Chinese startups that are thriving in the Mena region according to Wong are in fintech and gaming with both sectors attracting handfuls of Chinese players keen to escape the competitive landscape of their home market. Among eWTPA’s portfolio is Valuable Capital Financial Company, a Hong Kong-based online brokerage platform established in 2016 and backed by Sina Group, which owns the popular Chinese blogging site, Weibo. It recently received the initial licences from the Capital Market Authority (CMA) to conduct Dealing, Advising and Custody services in Saudi Arabia, making it the very first and only licensed corporation in the kingdom from Asia.

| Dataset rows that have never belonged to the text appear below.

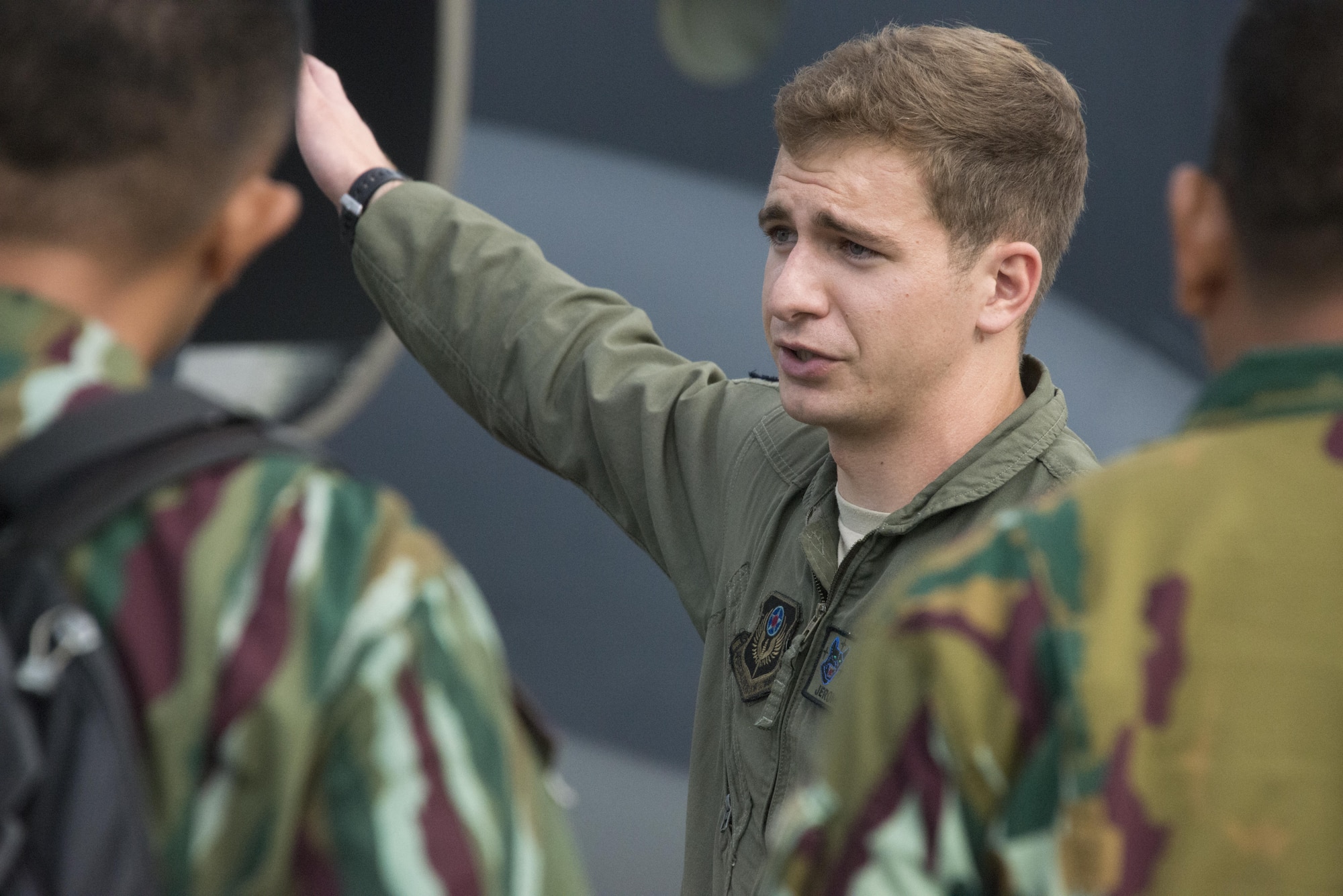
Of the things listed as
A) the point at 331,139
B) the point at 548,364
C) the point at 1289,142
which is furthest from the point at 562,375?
the point at 1289,142

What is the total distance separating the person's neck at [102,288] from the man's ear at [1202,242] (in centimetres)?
68

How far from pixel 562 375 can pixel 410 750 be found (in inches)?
46.3

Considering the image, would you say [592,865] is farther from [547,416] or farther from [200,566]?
[200,566]

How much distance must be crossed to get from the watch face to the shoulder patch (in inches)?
70.4

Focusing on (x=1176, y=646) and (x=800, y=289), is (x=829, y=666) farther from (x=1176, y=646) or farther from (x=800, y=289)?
(x=1176, y=646)

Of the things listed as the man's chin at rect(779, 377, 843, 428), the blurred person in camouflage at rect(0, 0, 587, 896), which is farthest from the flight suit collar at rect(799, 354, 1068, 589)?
the blurred person in camouflage at rect(0, 0, 587, 896)

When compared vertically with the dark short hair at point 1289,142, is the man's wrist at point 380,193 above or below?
below

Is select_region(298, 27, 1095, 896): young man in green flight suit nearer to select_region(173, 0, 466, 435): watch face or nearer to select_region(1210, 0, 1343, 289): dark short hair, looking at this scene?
select_region(1210, 0, 1343, 289): dark short hair

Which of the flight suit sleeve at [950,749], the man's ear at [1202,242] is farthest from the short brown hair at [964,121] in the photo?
the flight suit sleeve at [950,749]

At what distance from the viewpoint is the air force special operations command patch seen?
5.73ft

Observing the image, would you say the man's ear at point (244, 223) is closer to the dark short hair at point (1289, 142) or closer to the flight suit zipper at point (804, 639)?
the dark short hair at point (1289, 142)

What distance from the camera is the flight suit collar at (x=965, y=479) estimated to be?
1.71 meters

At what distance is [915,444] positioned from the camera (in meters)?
1.83

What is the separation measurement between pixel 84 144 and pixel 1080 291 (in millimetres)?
2303
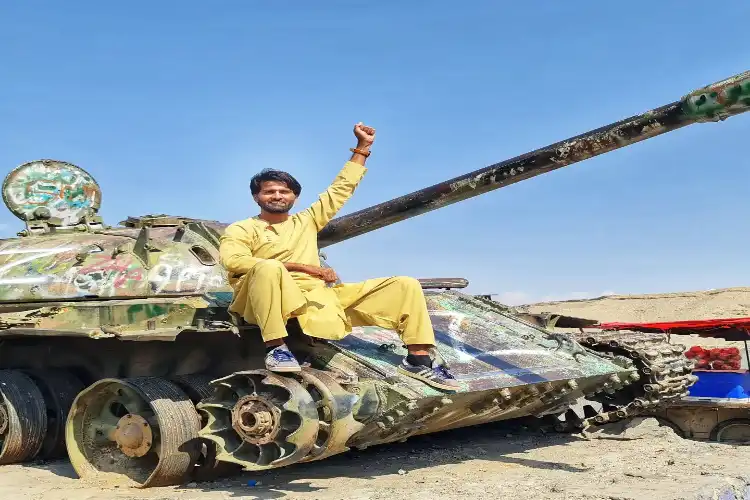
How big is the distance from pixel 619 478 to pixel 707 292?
25.8 m

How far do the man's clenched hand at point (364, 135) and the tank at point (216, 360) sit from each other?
517 mm

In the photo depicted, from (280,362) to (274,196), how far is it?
4.13ft

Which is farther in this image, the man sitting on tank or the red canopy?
the red canopy

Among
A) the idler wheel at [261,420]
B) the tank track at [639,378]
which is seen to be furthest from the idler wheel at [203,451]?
the tank track at [639,378]

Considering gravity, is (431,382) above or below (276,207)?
below

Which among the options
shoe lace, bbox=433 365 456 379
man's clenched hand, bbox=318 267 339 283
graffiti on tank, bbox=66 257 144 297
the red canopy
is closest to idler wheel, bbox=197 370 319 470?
man's clenched hand, bbox=318 267 339 283

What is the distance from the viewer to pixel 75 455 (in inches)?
248

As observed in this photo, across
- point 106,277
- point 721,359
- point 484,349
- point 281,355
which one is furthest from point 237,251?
point 721,359

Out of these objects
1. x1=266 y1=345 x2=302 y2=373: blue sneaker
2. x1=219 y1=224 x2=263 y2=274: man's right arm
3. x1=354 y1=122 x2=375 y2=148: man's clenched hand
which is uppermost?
x1=354 y1=122 x2=375 y2=148: man's clenched hand

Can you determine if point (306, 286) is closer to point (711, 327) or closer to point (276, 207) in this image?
point (276, 207)

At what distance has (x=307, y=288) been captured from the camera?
18.7ft

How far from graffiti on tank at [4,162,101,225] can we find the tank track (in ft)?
17.3

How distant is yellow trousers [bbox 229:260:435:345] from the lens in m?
5.29

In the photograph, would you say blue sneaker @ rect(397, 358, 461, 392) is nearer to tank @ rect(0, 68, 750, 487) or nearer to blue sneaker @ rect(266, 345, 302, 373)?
tank @ rect(0, 68, 750, 487)
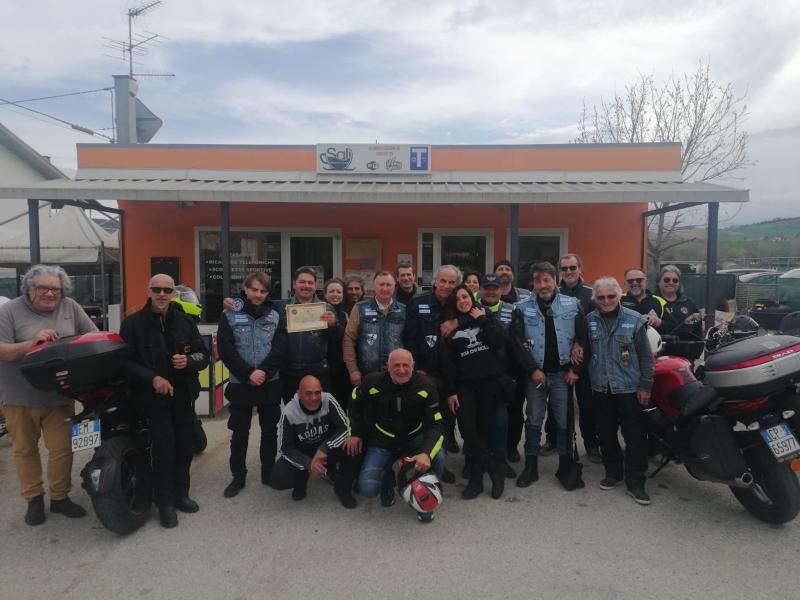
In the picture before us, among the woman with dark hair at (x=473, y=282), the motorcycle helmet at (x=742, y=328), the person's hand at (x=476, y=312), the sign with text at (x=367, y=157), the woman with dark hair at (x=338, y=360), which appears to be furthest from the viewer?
the sign with text at (x=367, y=157)

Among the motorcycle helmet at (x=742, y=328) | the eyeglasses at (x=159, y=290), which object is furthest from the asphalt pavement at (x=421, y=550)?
the eyeglasses at (x=159, y=290)

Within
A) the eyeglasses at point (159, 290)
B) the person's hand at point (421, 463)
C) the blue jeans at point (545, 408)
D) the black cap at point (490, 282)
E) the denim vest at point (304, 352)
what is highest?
the black cap at point (490, 282)

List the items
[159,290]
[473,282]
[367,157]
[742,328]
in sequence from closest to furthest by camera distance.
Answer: [159,290], [742,328], [473,282], [367,157]

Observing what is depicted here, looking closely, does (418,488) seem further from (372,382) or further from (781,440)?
(781,440)

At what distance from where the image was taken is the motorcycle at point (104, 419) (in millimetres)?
3021

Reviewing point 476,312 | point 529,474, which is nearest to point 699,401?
point 529,474

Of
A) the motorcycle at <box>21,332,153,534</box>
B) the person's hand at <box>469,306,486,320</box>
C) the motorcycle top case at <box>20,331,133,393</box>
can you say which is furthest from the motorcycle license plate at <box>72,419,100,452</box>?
the person's hand at <box>469,306,486,320</box>

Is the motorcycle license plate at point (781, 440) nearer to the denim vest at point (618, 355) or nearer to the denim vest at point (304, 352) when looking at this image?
the denim vest at point (618, 355)

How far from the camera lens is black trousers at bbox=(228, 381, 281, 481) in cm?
377

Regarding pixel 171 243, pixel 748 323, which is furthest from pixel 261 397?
pixel 171 243

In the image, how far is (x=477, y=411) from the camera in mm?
3820

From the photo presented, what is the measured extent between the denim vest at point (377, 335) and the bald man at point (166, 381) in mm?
1156

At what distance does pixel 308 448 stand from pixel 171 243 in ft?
22.3

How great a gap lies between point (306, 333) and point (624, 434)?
246 cm
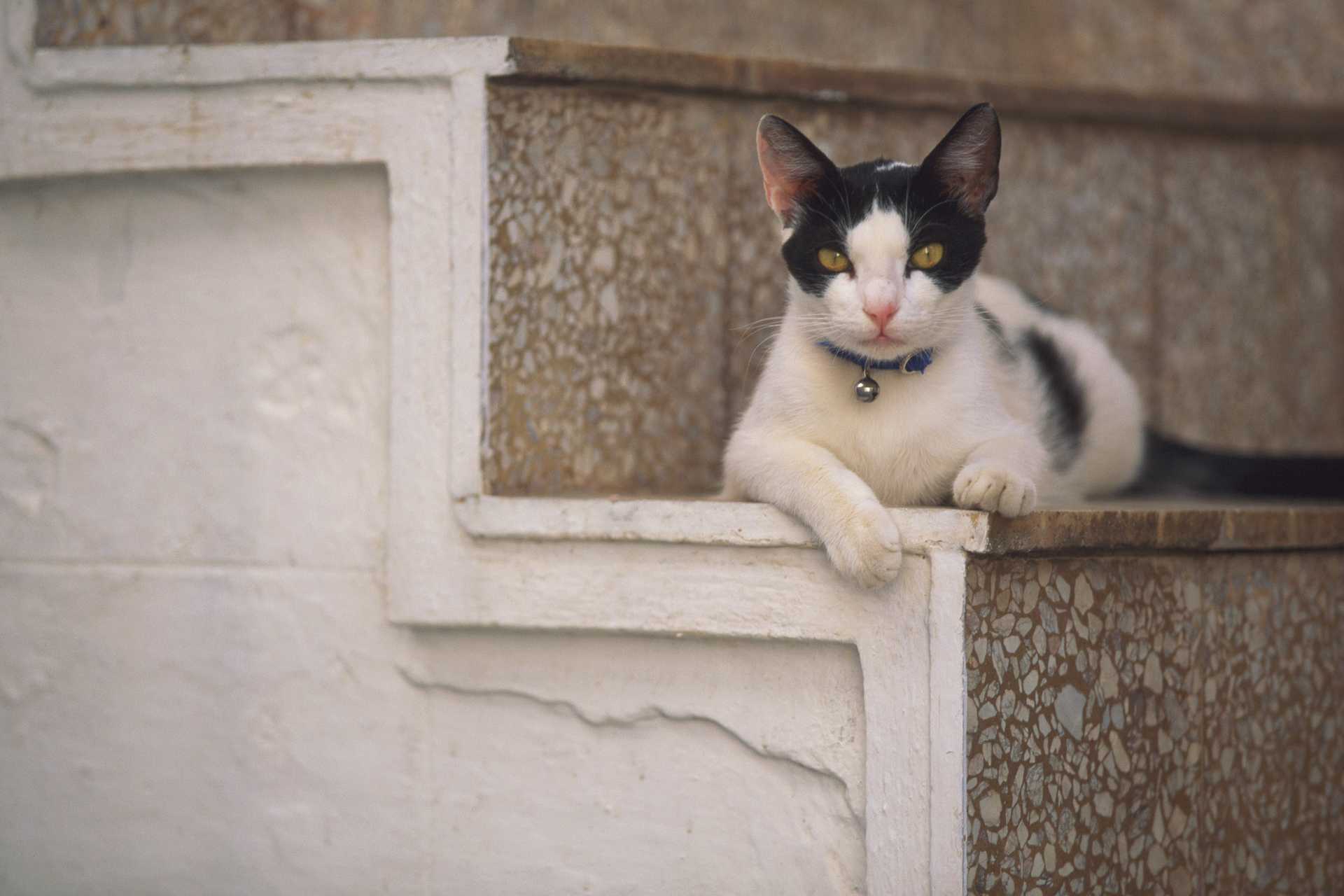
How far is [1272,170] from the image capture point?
333 cm

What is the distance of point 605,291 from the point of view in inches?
99.8

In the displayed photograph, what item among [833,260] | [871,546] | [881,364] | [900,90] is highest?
[900,90]

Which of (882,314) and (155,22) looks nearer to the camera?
(882,314)

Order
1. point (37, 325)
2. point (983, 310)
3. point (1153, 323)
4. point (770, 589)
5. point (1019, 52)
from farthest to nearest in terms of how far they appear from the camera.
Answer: point (1019, 52), point (1153, 323), point (37, 325), point (983, 310), point (770, 589)

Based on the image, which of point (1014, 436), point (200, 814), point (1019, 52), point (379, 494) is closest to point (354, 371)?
point (379, 494)

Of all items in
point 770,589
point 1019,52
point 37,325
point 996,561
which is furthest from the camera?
point 1019,52

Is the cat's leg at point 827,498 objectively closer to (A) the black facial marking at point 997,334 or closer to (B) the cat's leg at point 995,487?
A: (B) the cat's leg at point 995,487

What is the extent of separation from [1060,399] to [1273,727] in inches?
26.9

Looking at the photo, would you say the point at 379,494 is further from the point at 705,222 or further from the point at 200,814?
the point at 705,222

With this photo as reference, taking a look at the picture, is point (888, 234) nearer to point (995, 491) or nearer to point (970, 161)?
point (970, 161)

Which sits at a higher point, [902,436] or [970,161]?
[970,161]

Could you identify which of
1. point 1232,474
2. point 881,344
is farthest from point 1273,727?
point 881,344

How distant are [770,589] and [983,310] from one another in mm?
637

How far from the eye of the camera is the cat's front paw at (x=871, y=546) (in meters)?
1.88
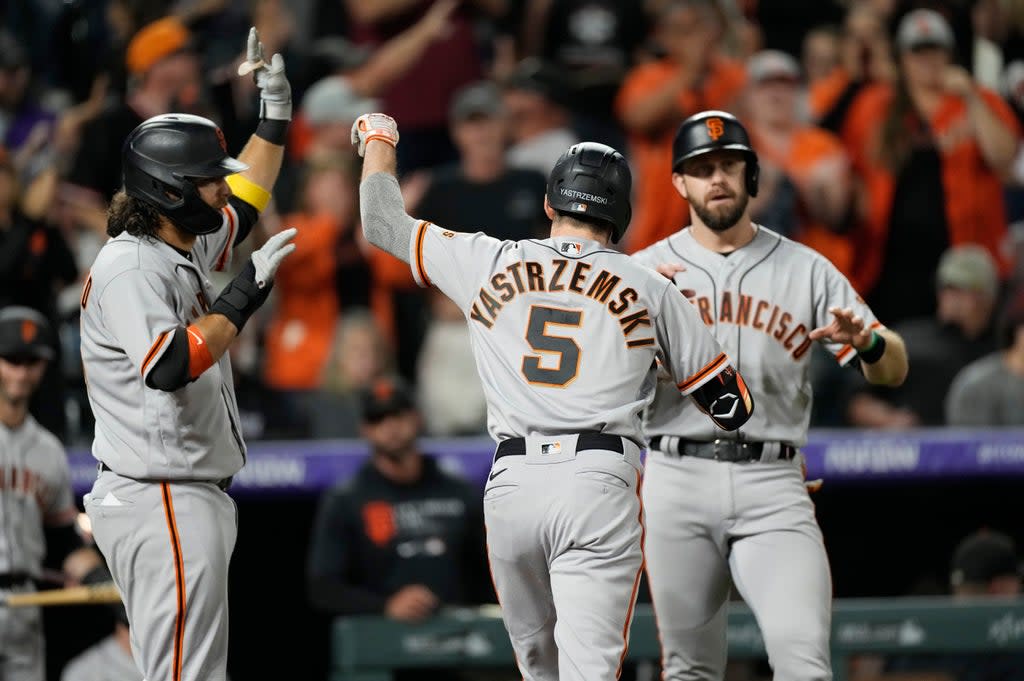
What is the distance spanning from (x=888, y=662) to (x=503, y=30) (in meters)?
5.14

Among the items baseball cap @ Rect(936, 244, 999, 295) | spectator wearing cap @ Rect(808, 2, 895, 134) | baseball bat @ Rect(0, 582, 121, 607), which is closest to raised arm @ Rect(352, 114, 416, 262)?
baseball bat @ Rect(0, 582, 121, 607)

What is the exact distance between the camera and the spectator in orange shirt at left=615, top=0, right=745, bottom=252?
8773 mm

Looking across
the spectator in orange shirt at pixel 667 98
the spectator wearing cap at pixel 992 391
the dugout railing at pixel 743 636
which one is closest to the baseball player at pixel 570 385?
the dugout railing at pixel 743 636

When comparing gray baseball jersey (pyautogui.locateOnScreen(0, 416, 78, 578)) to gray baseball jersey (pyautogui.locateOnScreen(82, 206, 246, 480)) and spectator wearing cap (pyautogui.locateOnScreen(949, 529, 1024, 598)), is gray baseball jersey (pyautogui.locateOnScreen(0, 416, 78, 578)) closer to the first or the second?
gray baseball jersey (pyautogui.locateOnScreen(82, 206, 246, 480))

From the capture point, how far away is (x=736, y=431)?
5.12 m

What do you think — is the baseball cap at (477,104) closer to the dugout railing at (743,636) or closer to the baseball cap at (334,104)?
the baseball cap at (334,104)

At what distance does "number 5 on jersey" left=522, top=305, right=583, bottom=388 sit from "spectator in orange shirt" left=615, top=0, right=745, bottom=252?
4110 millimetres

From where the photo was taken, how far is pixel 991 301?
7.98m

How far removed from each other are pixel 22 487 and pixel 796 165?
14.9 feet

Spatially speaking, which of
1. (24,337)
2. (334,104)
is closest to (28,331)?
(24,337)

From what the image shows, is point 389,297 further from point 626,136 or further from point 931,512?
point 931,512

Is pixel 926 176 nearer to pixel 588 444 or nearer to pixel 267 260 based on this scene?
pixel 588 444

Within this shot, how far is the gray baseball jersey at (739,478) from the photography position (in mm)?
5055

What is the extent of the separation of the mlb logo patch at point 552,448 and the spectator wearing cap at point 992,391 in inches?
148
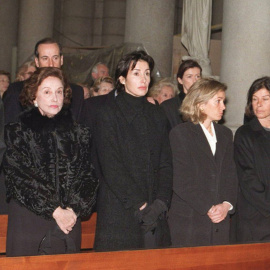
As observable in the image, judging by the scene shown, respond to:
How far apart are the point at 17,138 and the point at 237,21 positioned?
15.0ft

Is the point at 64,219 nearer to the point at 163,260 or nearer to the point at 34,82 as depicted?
the point at 163,260

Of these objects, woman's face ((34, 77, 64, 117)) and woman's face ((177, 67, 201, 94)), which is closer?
woman's face ((34, 77, 64, 117))

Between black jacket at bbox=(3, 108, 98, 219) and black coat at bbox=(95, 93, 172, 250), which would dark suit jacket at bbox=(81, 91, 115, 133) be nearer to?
black coat at bbox=(95, 93, 172, 250)

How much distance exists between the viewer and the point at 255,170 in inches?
206

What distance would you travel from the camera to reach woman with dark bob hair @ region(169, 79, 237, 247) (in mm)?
4988

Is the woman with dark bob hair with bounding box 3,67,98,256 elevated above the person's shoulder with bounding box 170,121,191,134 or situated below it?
below

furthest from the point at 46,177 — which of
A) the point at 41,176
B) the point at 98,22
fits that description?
the point at 98,22

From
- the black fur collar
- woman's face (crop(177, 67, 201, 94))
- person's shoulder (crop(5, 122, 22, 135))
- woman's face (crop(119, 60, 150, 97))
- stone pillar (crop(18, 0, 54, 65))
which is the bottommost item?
person's shoulder (crop(5, 122, 22, 135))

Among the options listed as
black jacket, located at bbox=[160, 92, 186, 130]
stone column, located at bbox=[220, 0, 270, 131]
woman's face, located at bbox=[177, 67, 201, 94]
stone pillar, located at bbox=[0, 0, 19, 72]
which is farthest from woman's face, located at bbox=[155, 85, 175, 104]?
stone pillar, located at bbox=[0, 0, 19, 72]

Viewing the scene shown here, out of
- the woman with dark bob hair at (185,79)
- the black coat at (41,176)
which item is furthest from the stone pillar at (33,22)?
the black coat at (41,176)

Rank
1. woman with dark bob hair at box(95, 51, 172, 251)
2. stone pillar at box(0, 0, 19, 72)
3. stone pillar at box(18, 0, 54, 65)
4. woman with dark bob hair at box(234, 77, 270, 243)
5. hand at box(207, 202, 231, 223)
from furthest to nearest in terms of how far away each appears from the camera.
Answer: stone pillar at box(0, 0, 19, 72) < stone pillar at box(18, 0, 54, 65) < woman with dark bob hair at box(234, 77, 270, 243) < hand at box(207, 202, 231, 223) < woman with dark bob hair at box(95, 51, 172, 251)

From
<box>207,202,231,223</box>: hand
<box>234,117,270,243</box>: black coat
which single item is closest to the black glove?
<box>207,202,231,223</box>: hand

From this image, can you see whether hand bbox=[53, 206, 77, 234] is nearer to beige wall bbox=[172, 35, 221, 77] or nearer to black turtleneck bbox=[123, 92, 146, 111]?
black turtleneck bbox=[123, 92, 146, 111]

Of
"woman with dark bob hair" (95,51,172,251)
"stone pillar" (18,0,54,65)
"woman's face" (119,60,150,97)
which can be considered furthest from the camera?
"stone pillar" (18,0,54,65)
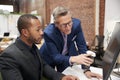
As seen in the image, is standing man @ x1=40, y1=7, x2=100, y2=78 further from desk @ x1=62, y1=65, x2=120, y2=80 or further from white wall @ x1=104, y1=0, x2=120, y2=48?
white wall @ x1=104, y1=0, x2=120, y2=48

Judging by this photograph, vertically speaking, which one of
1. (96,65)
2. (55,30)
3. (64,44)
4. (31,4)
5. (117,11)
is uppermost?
(31,4)

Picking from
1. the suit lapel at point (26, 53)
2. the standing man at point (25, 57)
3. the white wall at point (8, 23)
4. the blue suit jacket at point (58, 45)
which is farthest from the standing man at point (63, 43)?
the white wall at point (8, 23)

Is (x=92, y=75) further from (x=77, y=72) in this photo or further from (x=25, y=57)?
(x=25, y=57)

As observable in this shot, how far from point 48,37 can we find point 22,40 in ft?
1.39

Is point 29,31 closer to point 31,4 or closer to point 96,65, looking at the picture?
point 96,65

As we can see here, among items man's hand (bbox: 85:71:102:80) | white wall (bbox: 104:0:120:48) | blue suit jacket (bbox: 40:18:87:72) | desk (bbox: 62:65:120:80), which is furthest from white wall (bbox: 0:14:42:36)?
man's hand (bbox: 85:71:102:80)

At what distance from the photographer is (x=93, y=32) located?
421 cm

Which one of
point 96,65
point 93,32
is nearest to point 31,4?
point 93,32

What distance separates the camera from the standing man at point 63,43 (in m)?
1.67

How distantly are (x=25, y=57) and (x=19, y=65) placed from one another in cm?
8

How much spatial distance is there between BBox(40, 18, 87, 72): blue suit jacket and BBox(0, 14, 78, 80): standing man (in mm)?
238

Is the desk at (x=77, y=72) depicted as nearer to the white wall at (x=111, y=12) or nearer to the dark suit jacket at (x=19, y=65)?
the dark suit jacket at (x=19, y=65)

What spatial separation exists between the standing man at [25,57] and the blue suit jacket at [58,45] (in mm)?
238

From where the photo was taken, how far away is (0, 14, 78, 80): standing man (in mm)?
1276
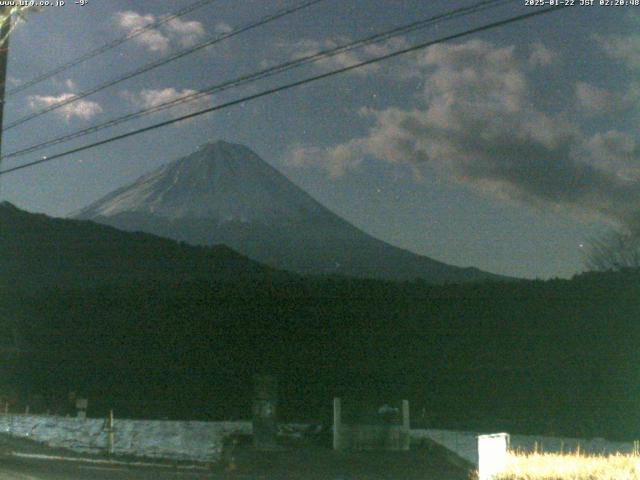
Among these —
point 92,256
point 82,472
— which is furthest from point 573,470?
point 92,256

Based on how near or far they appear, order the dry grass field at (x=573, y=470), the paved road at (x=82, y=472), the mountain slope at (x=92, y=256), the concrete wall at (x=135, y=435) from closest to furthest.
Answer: the dry grass field at (x=573, y=470) → the paved road at (x=82, y=472) → the concrete wall at (x=135, y=435) → the mountain slope at (x=92, y=256)

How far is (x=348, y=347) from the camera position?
33.6 meters

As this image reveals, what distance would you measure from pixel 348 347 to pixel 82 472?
18841mm

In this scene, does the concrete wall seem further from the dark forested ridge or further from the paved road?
the dark forested ridge

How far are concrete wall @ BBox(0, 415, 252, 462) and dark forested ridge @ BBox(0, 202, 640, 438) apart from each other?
4.98 metres

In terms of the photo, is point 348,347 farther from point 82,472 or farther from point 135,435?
point 82,472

“Over these past six years, a lot has changed, there are at least 20 brokerages doing the same thing with a population of only eight million people. In 2020 we decided to look at other markets, we looked at the US, Singapore, New Zealand and we were invited by eWTP to visit Saudi Arabia,” says co-founder Jess Cheung.
Initially sceptical and reluctant, Cheung went to meet Wong and her team over the course of four days, a period he describes as life-changing.
“We had at least six or seven meetings a day, with the Exchange, regulators, entrepreneurs, pretty much all the typical people from the industry and it was eye opening, it was really stunning. I came back and urged my partner to sign a contract with eWTP, I was so determined,” says Cheung. “I see the opportunity, but more importantly, I see the sparks in people’s eyes, I saw that before in 2000 in China, now I’m seeing it in Saudi Arabia. I don’t see it anymore in China, it’s overly competitive, it became too extreme and they don’t see the light ahead anymore.”
More than 200 Chinese and Asian companies visited eWTP’s Riyadh offices in the last quarter to establish a foothold in the region or gain some sort of understanding of the region’s markets. eWTP is currently raising another fund, which will focus more heavily on investing in startups.
“The young population [in Mena] is really exciting us, everyone has an international mindset, they cherish the Arabic culture, but they want to do something different, to modernise it. This kind of motivation and ambition is really something that gets us excited as investors,” says Wong.